● Problem details
Reproduce the data starting at the line containing "In this particular" and ending at the line containing "750 centimetres", both lines included, with the requests unchanged, and scale every distance value in the answers by a factor of 2.5, rounding each result to a whole number with halves rounded up. Return only these lines.
┌─ Task material
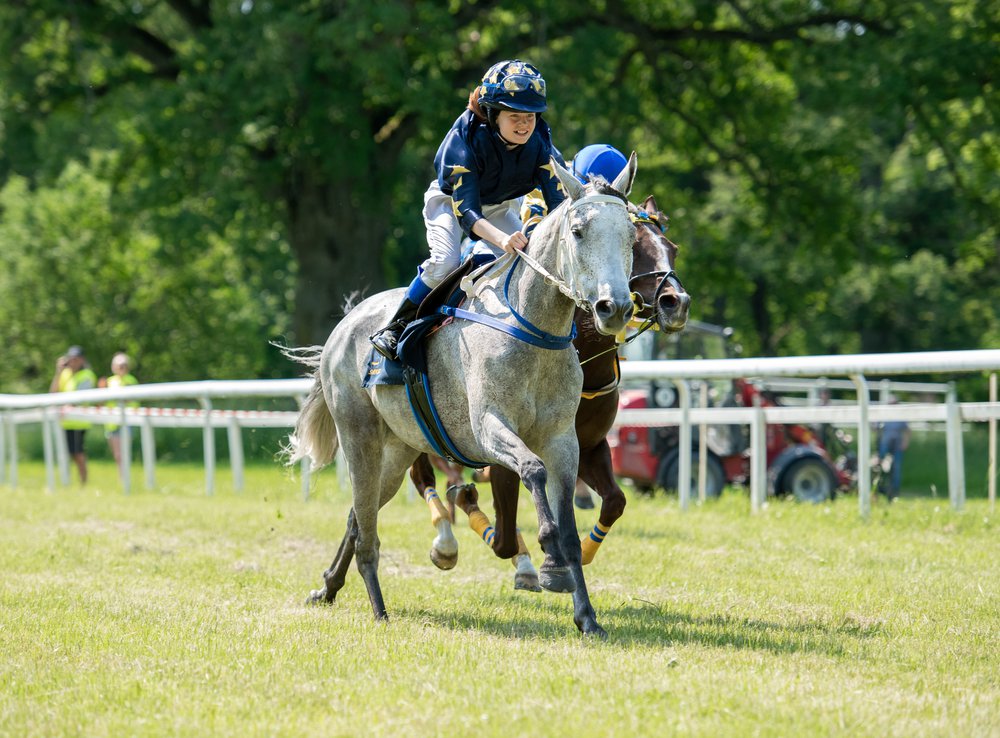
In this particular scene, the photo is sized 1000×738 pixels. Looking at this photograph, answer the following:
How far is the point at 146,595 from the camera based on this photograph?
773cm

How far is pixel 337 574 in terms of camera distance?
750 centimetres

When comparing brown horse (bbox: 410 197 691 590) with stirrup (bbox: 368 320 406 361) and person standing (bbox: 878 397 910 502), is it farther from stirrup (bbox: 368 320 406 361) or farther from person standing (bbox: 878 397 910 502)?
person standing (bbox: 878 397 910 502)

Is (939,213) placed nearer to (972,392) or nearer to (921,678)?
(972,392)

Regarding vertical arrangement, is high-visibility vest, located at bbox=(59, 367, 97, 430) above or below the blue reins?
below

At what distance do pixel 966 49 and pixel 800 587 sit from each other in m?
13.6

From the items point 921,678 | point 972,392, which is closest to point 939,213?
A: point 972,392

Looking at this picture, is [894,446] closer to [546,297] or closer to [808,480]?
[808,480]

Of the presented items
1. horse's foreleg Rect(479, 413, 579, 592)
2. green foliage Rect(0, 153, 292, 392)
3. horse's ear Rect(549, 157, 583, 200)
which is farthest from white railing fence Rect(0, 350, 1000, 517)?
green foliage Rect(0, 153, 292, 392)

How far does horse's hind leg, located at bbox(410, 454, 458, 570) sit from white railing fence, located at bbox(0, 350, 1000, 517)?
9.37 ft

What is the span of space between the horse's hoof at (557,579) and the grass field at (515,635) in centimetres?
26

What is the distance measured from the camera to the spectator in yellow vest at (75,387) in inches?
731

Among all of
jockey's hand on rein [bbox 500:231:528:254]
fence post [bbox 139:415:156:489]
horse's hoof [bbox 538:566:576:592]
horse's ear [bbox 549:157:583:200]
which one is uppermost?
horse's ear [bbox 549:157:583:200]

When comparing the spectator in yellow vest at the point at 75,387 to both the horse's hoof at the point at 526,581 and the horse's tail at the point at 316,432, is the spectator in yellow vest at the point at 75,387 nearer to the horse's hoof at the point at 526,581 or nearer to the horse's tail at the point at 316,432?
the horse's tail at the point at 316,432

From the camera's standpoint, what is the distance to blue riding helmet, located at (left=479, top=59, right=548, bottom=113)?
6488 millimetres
└─
┌─ Task material
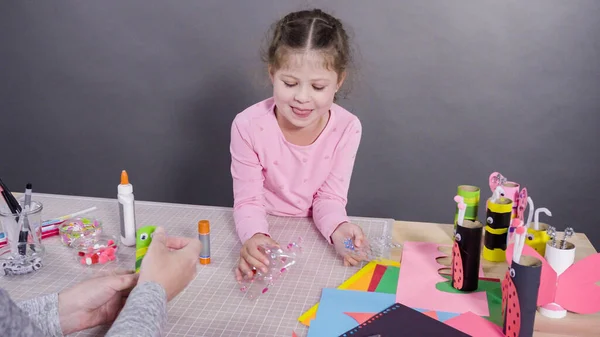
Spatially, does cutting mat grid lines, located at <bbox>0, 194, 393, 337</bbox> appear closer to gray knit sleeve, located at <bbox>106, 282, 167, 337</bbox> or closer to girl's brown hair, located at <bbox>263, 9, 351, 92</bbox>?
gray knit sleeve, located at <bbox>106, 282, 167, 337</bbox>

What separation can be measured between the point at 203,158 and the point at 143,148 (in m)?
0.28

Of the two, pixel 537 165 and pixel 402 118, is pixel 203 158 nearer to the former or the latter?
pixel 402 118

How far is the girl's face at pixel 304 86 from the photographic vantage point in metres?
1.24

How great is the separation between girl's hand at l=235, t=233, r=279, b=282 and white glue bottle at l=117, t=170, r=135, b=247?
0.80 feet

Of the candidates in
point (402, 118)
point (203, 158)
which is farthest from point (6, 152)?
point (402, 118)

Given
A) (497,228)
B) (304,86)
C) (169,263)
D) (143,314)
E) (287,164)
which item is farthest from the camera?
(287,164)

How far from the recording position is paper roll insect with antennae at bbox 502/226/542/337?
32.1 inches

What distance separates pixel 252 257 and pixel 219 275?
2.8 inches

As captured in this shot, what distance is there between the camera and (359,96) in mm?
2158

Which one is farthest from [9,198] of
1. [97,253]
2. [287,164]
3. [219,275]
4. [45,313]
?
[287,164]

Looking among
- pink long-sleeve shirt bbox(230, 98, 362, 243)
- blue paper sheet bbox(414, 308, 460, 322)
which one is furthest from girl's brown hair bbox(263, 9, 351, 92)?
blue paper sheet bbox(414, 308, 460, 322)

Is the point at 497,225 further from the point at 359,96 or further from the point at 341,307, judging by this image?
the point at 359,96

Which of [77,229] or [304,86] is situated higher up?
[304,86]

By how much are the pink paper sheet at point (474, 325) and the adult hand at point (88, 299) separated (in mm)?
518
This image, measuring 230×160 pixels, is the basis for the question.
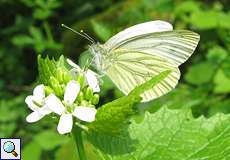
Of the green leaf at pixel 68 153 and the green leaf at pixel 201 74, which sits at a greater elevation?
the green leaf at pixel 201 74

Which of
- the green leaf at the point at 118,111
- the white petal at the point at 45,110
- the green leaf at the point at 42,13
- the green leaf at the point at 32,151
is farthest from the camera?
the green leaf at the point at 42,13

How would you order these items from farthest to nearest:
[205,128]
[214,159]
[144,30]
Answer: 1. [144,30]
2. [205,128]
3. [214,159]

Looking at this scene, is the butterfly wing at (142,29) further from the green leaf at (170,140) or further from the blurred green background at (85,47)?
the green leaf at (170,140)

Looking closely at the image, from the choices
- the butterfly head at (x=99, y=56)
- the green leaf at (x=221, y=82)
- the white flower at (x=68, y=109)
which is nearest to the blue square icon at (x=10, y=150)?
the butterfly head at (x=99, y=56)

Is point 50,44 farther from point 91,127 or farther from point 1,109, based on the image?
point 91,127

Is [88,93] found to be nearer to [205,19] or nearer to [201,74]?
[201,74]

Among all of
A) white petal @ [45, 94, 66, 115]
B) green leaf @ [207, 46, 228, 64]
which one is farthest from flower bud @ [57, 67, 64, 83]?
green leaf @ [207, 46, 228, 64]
└─
● Exercise answer
In this particular scene, the photo is sized 1000×738 pixels. Looking at this photograph, answer the following:
How far is the point at 146,595 from the camera based on this photograph?
1933cm

How far is pixel 337 574 in terms of camera distance?
1875 centimetres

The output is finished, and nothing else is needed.